Dans tout abus de substances psychotropes, à distinguer avec usage modéré, il y a des effets indésirables qui peuvent couvrir une variété impressionnante de conditions. Si dans la littérature psychiatrique, la bouffée délirante aigüe (BDA) s’apparente à un trouble psychotique dit bref, le sujet qui abuse de cannabis pourrait manifester cette condition de manière dite brutale. Ce qu’il faut tout d’abord souligner, c’est que la BDA peut avoir des origines multiples qui n’ont rien à voir avec la substance cannabis proprement dite. Plus exactement, une crise majeure affective, familiale, une perte d’un être cher ou des traumatismes sévères peuvent entraîner des symptômes qui s’apparentent à cette condition.
Pour mesurer l’effet global d’une substance, tel qu’avec le cannabis, il y a la loi de l’effet reconnue scientifiquement. Ce contexte doit rassembler certaines conditions : la substance, la dose consommée, la perception et la connaissance du produit, les raisons sous-jacentes à l’abus, l’effet attendu (placébo), les valeurs culturelles, la personnalité et les contingences de contrôle social, soit le système sociolégal, le milieu sociofamilial.
À titre d’exemple, les rastafaris en Jamaïque (Bob Marley) consomment régulièrement le cannabis (Ganja) sans créer de psychoses ou de bouffées délirantes.

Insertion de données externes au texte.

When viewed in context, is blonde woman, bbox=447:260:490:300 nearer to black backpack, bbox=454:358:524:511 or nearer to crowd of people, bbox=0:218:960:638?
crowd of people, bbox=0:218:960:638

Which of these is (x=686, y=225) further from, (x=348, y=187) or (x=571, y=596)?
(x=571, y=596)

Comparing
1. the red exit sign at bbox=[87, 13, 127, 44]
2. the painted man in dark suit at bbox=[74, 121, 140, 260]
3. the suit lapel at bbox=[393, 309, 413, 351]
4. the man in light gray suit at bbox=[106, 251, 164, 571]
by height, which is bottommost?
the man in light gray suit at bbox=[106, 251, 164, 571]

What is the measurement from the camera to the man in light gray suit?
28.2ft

Consommé pour se rapprocher de Dieu, et combiné à des pratiques rituelles qui donnent un sens, ce cadre ordonné de l’usage semble protéger les individus et les groupes des effets négatifs et pervers des substances.

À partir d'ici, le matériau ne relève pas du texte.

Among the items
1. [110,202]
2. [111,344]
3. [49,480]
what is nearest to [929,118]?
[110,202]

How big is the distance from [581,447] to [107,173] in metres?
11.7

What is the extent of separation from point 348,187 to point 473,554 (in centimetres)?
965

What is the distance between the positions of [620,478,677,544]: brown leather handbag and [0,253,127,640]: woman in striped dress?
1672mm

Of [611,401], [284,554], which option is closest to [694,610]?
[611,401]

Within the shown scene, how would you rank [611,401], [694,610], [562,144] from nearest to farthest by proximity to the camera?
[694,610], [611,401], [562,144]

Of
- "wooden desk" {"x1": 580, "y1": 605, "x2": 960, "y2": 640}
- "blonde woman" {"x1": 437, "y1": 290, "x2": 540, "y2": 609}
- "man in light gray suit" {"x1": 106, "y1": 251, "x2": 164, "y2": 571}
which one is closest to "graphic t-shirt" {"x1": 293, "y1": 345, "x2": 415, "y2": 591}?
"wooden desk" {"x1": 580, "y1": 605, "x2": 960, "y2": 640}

À l’opposé, dans le cas du meurtrier de Sarah Halimi, les raisons sous-jacentes dans sa relation au cannabis s’inscrivent dans une fuite de la réalité et de ses problèmes. Provenant d’un milieu socioéconomique précaire, l’assassin est un citoyen avec un passé de délinquant et dont l’abus de cannabis fait partie de son style de vie. Contrairement aux usagers dont la motivation première est le plaisir (anniversaire, fêter un événement heureux, réussite d’un projet, réunion familiale, etc.) et où la tendance à la dépendance sera faible, celle du meurtrier s’appuie sur des motifs négatifs : faible estime de soi, solitude, angoisse, culpabilité, malaise, stress, etc. Donc à mon avis, la prise massive de cannabis, combinée à un style de vie malsain, peut modifier les états de conscience qui à leur tour peuvent altérer le jugement. Ceci étant, il y a lieu d’insister et de nuancer; ce n’est pas la substance en soi, mais bien l’état psychique et social de la personne dans sa relation au cannabis qui sera déterminante. 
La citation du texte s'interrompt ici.